— START THE INPUT —

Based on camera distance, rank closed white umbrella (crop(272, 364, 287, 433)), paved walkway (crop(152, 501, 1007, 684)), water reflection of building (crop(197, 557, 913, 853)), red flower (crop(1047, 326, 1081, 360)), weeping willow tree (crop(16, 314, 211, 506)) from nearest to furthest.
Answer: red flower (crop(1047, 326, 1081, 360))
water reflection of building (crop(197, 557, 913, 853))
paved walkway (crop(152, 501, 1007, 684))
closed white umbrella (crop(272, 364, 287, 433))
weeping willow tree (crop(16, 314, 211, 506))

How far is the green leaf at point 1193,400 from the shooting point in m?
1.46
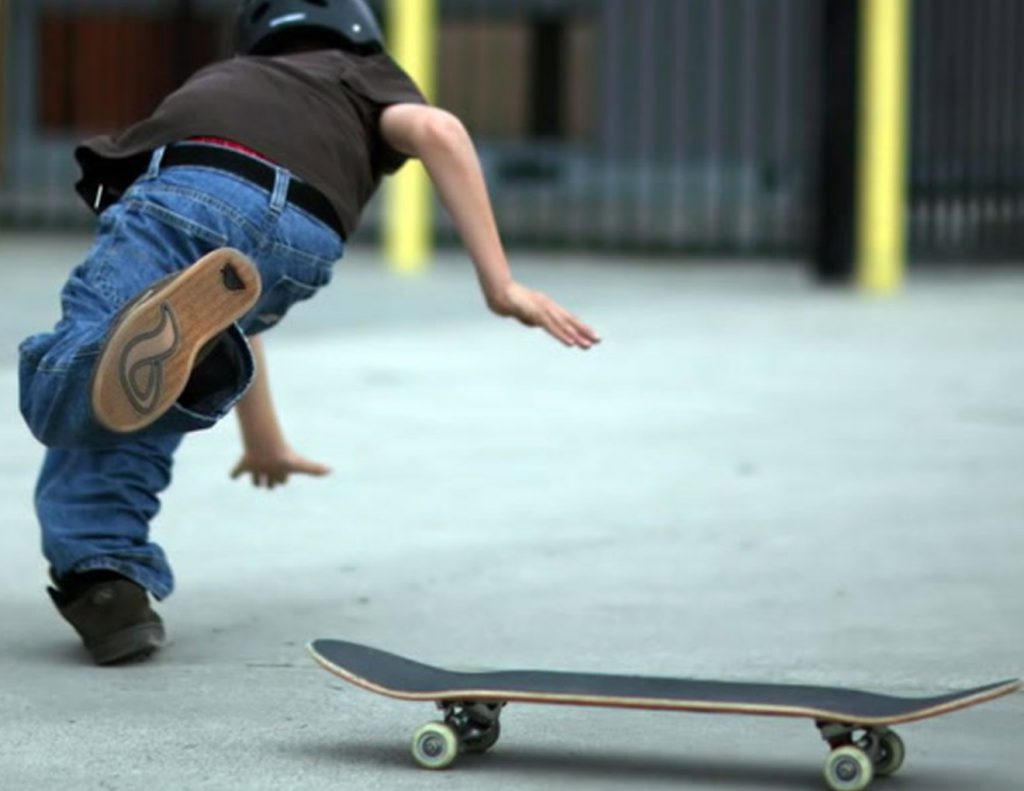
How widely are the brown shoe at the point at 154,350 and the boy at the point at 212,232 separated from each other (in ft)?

— END THE INPUT —

YOUR GOAL: Quote the whole listing above word for word, but leave out the picture.

RESULT FOR THIS TASK:
Based on camera distance, rank closed white umbrella (crop(272, 364, 287, 433)), paved walkway (crop(152, 501, 1007, 684)), water reflection of building (crop(197, 557, 913, 853)), red flower (crop(1047, 326, 1081, 360)), weeping willow tree (crop(16, 314, 211, 506)) from nearest to furthest.
Answer: red flower (crop(1047, 326, 1081, 360))
water reflection of building (crop(197, 557, 913, 853))
paved walkway (crop(152, 501, 1007, 684))
closed white umbrella (crop(272, 364, 287, 433))
weeping willow tree (crop(16, 314, 211, 506))

How far is the green leaf at point 1193,400 from the shooting point in m?
1.46
How widely are the brown shoe at the point at 154,350 and the boy at the point at 212,232 separated from each other (in ft)?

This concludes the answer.